The individual has previously qualified as a public charge in the 3 years preceding their application for adjustment of status on or after the rules ultimate effective date.
The individual has been diagnosed with a medical condition that is likely to require extensive medical treatment or that will interfere with their ability to work and they are uninsured with either no prospect of obtaining private health insurance or insufficient financial resources to pay for reasonably foreseeable medical costs related to a medical condition.
The individual has previously been found to be inadmissible or deportable based on public charge grounds.
Similarly, the following positive factors will be weighed heavily in supporting a finding that an individual is not inadmissible on public charge grounds:
The individual has household income, assets, resources, and support from a sponsor of at least 250% of the Federal Poverty Guidelines for his or her household size.
The individual is authorized to work and is currently employed in a legal industry with an annual income of at least 250% of the Federal Poverty Guidelines for a household of his or her household size.
The individual has private health insurance appropriate for the expected period of admission, so long as the individual does not receive subsidies in the form of premium tax credits under the Patient Protection and Affordable Care Act to pay for such health insurance.

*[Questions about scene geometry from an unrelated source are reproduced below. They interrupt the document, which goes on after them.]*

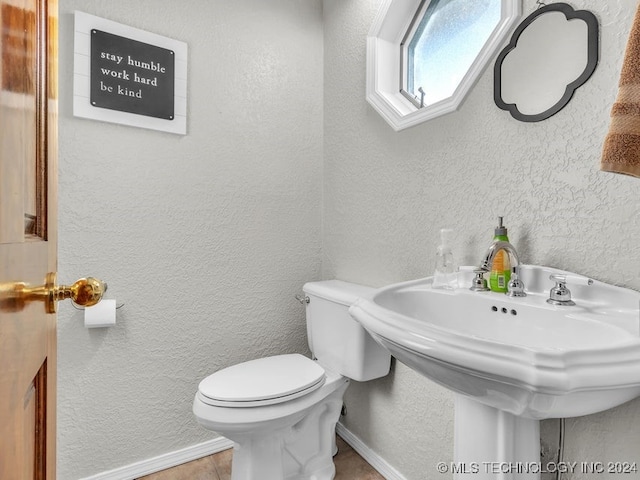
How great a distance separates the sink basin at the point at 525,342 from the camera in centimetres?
55

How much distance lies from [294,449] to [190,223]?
42.2 inches

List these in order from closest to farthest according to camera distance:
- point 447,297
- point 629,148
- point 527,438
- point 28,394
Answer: point 28,394 < point 629,148 < point 527,438 < point 447,297

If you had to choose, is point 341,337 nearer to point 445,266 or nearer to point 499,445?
point 445,266

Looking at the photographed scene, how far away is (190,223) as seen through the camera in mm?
1632

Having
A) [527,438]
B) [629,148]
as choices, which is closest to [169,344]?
[527,438]

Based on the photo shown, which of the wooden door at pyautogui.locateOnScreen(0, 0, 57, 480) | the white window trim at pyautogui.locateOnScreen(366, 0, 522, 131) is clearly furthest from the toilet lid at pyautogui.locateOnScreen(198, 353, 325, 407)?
the white window trim at pyautogui.locateOnScreen(366, 0, 522, 131)

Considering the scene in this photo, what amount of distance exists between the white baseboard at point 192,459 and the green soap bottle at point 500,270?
961 millimetres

In limited circumstances, and in USCIS’ discretion, an applicant for adjustment of status may post a bond to obtain adjustment of status, despite being determined inadmissible on public charge grounds. The final rule sets the minimum bond amount at $8,100, however, the actual bond amount would be dependent on the alien’s circumstances. In addition, in certain circumstances, an alien may obtain a waiver of the public charge ground of inadmissibility.
The DOS Regulation
Like the DHS rule, the State Department’s new rule adopts DHS’s revised definition of “public charge” and will also impose a higher standard on both nonimmigrant and immigrant visa applicants requiring them to provide additional personal data in order to establish they are not likely to become a public charge of the U.S. government if issued a U.S. visa. Like DHS, DOS will review a visa applicant’s personal circumstances under a “totality of circumstances” test, including consideration of a foreign national’s
Age;
Health;
Family status;
Assets, resources, and financial status;
Education and skills;
Prospective visa classification; and
Affidavit of Support, where required.
The DOS rule also adopts the exact list of public benefits enumerated in the DHS rule as well as the same heavily weighted positive and negative factors that consular officers should consider in making a public charge determination.
WHO THIS IMPACTS
The following list of individuals are exempt from the public charge grounds of inadmissibility:
U.S. citizens, including those related to a foreign national seeking benefits;
Certain foreign-born children of U.S. citizens
Most lawful permanent residents, including permanent residents who apply for naturalization to U.S. citizenship;
Certain adoptees; and
Foreign nationals who are exempt from public charge grounds of inadmissibility, including asylees, refugees, victims of human trafficking, domestic violence and certain enumerated crimes, and Special Immigrant Juveniles.
THINGS TO KEEP IN MIND
Until February 24, 2020, foreign nationals seeking to extend, change, or adjust their status from within the U.S. and those applying for nonimmigrant and immigrant visas outside the U.S. will not be subject to the higher public charge standards, including the requirement to provide detailed documentation of their personal financial circumstances.
D&S is continuing to closely monitor the associated regulations and federal court litigation and will provide updates as they become available.
This alert is for informational purposes only and does not constitute legal advice and should not be considered a substitute for consultation with immigration counsel.